Why We Cooperate, by Michael Tomasello (Boston Review Books): Tomasello, co-director of the Max Planck Institute for Evolutionary Anthropology, studied the cooperative behavior of one-year-old children—and compared it to that of apes. The results, which build on decades of similar studies, show that even preverbal children have a natural inclination to share and help others, much more so than nonhuman primates (this doesn’t contradict de Waal’s argument in The Age of Empathy; it just means our cooperative behavior is more evolved). Remarkably, Tomasello includes critiques of his argument by four other leading scientists, many of whom debate his interpretations of the facts—thereby embedding his cooperative values in the book itself. Why We Cooperate is a scientific treatise, and it might be a trifle dry for some tastes—but its data and arguments are critical to our understanding of ourselves as species. (Folks interested in the science of human empathy and cooperation might also read Born to Be Good, by my former Greater Good colleague Dacher Keltner, which was published in January 2009.)

A Paradise Built in Hell: The Extraordinary Communities That Arise in Disaster, by Rebecca Solnit (Viking): We often imagine that in a disaster, it’s every one for him- or herself. This is the image we’ve seen in countless movies about earthquakes, volcanoes, hurricanes, terrorist attacks, and fires. But research has found that this is the opposite of the truth: in the midst of disaster, people are more likely to pull together and share resources in order to survive. In A Paradise Built in Hell, National Book Award-winner Rebecca Solnit roams from the 1906 San Francisco earthquake to 9/11 to Hurricane Katrina, and beyond, in order to reveal the altruism, cooperation, and mutual aid that spontaneously emerge when we face collective threats. “The recovery of this purpose and closeness without crisis or pressure”—without disaster—“is the great contemporary task of being human,” she concludes.

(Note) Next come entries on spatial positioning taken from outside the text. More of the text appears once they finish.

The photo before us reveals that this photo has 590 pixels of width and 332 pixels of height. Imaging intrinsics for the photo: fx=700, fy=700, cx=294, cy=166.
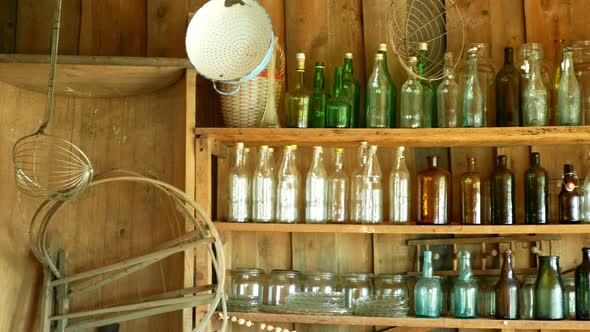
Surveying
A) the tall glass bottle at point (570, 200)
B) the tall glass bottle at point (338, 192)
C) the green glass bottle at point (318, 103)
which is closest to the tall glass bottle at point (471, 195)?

Common Wealth: Economics for a Crowded Planet, by Jeffrey D. Sachs (Penguin): Sachs is a complicated figure. He’s a neoliberal technocrat and the architect of some of the last century’s biggest economic disasters—but in the twenty-first century he’s become a leading advocate of global wealth sharing, arguing that targeted aid could eradicate extreme poverty in two decades. In Common Wealth, Sachs takes his ideas one step further and proposes planet-wide sharing as a solution to global warming, population pressures, poverty, and other problems. Sachs has a tendency to write from the Ivory Tower—he’s one of those would-be philosopher kings who are forever designing utopias—but we appreciate his thoughtfully empirical approach, and his chastened ideas should be considered by anyone who wants to build a more compassionate world.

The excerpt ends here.